Leaving out the pictures, print exactly the lines from the one holding "Bioshock Infinite - Sea" to the last line of the entries below, both included, and nothing more.

Dataset items:
☆ ☆ ☆ ☆ ☆

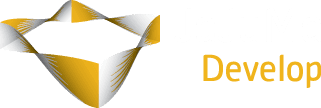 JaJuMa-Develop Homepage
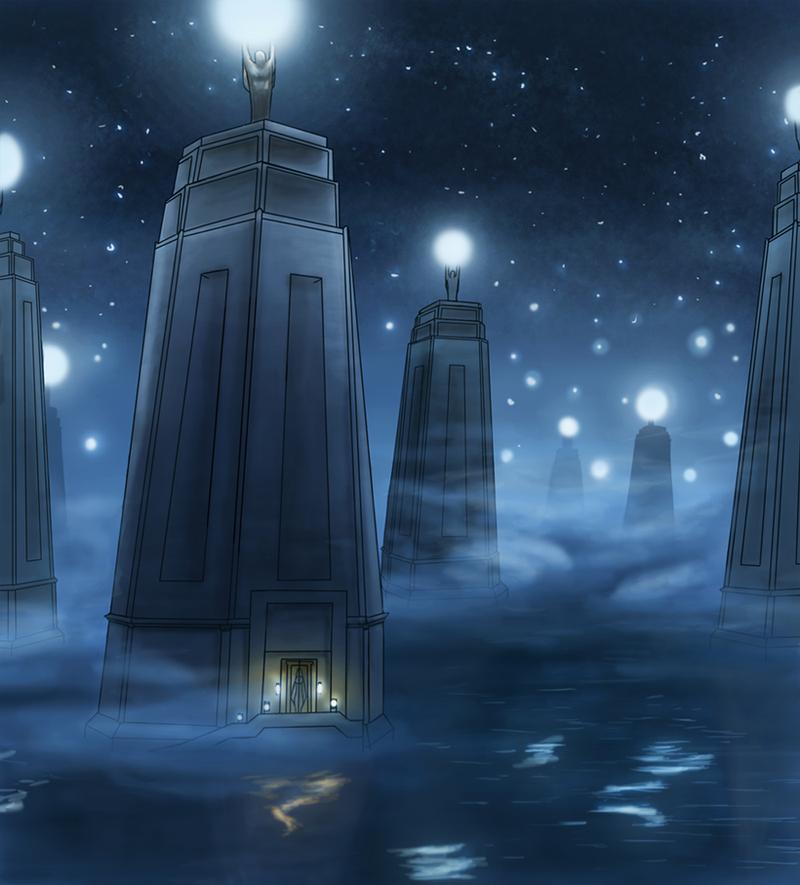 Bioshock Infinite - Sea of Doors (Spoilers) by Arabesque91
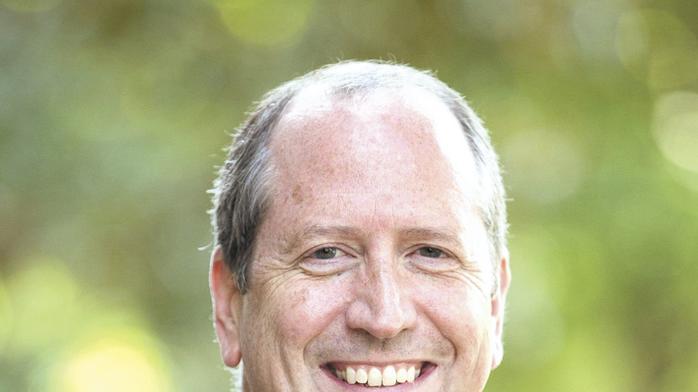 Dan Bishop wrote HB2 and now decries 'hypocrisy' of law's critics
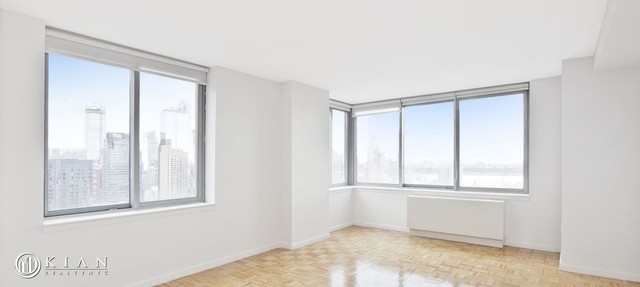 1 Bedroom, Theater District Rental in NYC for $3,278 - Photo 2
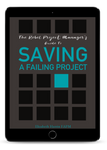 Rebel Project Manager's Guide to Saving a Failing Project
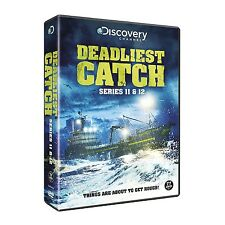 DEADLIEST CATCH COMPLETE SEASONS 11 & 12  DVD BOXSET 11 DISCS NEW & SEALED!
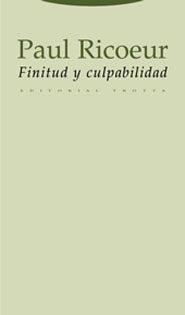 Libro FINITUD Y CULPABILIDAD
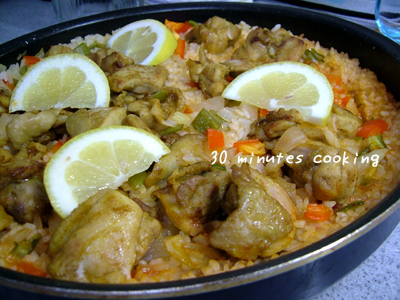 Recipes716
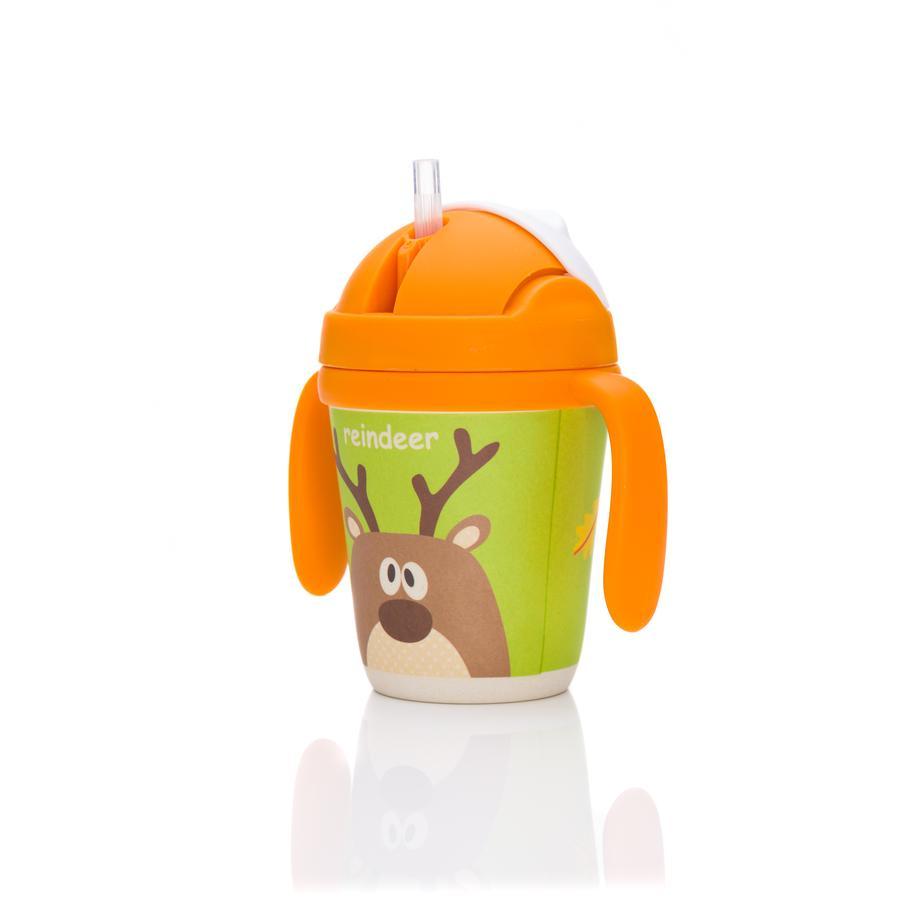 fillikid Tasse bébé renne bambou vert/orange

☆ ☆ ☆ ☆ ☆

ANSWER BOX:
 Bioshock Infinite - Sea of Doors (Spoilers) by Arabesque91
 Dan Bishop wrote HB2 and now decries 'hypocrisy' of law's critics
 1 Bedroom, Theater District Rental in NYC for $3,278 - Photo 2
 Rebel Project Manager's Guide to Saving a Failing Project
 DEADLIEST CATCH COMPLETE SEASONS 11 & 12  DVD BOXSET 11 DISCS NEW & SEALED!
 Libro FINITUD Y CULPABILIDAD
 Recipes716
 fillikid Tasse bébé renne bambou vert/orange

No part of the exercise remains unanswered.